Rows from a spatial reasoning dataset:

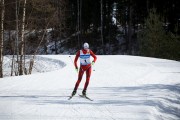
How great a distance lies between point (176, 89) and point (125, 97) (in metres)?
3.22

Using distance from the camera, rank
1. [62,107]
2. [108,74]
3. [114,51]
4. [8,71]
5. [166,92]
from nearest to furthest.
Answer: [62,107] → [166,92] → [108,74] → [8,71] → [114,51]

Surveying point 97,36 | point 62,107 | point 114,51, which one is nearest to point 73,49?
point 97,36

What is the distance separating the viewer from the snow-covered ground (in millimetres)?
9234

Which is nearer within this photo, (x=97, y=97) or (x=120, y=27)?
(x=97, y=97)

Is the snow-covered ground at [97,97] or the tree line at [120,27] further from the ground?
the tree line at [120,27]

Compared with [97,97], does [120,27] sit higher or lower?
higher

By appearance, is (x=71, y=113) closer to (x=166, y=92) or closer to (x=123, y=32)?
(x=166, y=92)

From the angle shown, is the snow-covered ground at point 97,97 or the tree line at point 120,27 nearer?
the snow-covered ground at point 97,97

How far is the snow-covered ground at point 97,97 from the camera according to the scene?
9234 mm

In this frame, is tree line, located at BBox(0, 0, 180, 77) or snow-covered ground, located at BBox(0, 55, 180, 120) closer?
snow-covered ground, located at BBox(0, 55, 180, 120)

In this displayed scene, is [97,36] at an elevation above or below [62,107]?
above

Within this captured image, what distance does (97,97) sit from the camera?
11680 millimetres

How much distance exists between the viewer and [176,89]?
541 inches

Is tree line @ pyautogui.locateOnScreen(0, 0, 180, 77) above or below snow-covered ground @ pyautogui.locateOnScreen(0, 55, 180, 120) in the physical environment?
above
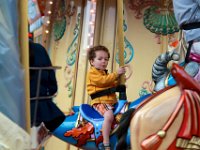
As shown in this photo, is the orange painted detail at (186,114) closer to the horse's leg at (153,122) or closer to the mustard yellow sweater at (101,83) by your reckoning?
the horse's leg at (153,122)

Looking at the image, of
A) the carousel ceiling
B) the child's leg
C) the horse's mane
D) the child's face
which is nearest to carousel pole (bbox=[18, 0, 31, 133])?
the horse's mane

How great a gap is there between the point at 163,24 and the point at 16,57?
331 centimetres

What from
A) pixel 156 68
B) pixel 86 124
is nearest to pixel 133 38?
pixel 86 124

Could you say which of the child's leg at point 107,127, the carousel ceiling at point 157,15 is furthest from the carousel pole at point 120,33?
the carousel ceiling at point 157,15

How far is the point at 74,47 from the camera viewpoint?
5.29 meters

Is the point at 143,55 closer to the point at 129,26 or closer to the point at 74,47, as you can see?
the point at 129,26

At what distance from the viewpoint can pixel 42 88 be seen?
6.60ft

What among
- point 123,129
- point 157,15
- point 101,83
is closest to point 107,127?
point 101,83

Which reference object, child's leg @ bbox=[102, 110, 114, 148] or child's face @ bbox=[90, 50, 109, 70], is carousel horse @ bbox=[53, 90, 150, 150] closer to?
child's leg @ bbox=[102, 110, 114, 148]

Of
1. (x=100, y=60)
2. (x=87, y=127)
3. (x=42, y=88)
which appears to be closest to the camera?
(x=42, y=88)

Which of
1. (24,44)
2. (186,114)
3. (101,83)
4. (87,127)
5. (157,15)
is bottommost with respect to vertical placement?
(87,127)

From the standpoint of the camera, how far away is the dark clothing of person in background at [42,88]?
6.38 ft

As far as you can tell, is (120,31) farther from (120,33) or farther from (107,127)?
(107,127)

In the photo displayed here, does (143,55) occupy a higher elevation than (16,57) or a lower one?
lower
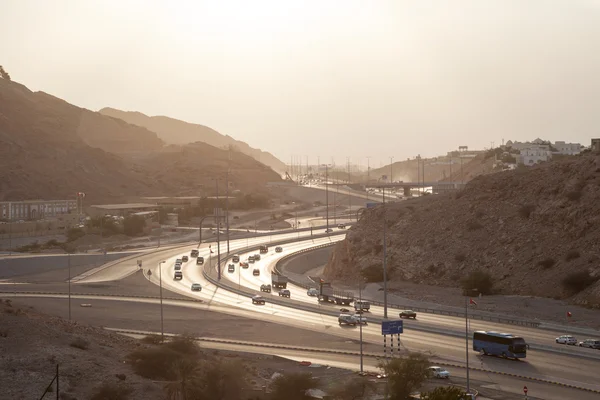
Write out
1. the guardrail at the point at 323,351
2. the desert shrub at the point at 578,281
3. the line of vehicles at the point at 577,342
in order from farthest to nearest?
the desert shrub at the point at 578,281 → the line of vehicles at the point at 577,342 → the guardrail at the point at 323,351

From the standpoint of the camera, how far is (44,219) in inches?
4951

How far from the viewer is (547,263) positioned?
216ft

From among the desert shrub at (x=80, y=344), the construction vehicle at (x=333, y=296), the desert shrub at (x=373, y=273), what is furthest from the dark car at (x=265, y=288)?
the desert shrub at (x=80, y=344)

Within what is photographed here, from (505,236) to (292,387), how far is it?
45335mm

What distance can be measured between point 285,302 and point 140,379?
28827mm

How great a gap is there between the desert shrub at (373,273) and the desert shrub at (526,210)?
1353cm

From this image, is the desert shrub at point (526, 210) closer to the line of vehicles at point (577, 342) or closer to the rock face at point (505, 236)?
the rock face at point (505, 236)

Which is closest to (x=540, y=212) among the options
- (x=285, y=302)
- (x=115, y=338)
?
(x=285, y=302)

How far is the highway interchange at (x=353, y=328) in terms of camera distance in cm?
3756

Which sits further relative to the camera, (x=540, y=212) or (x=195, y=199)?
(x=195, y=199)

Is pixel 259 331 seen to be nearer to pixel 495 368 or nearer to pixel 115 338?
pixel 115 338

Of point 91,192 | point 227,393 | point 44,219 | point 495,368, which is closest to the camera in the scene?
point 227,393

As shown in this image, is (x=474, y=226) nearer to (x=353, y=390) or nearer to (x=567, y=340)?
(x=567, y=340)

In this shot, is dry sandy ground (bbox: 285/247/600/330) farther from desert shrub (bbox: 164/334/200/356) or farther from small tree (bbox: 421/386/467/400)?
small tree (bbox: 421/386/467/400)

_WHAT IS BEING ASKED_
Copy the entries from the start up to and including the line with "Answer: [62,107] →", renaming "furthest" to "farthest" and changing nothing else. Leave the pictures out of your copy.

_THE SOLUTION_
How great a distance lies between point (176, 89) and point (125, 97) (in metres)?
3.22

Using distance from the camera, rank
1. [62,107]
2. [108,74]
3. [114,51]
4. [8,71]
5. [166,92]
from nearest to farthest.
Answer: [62,107] → [166,92] → [108,74] → [8,71] → [114,51]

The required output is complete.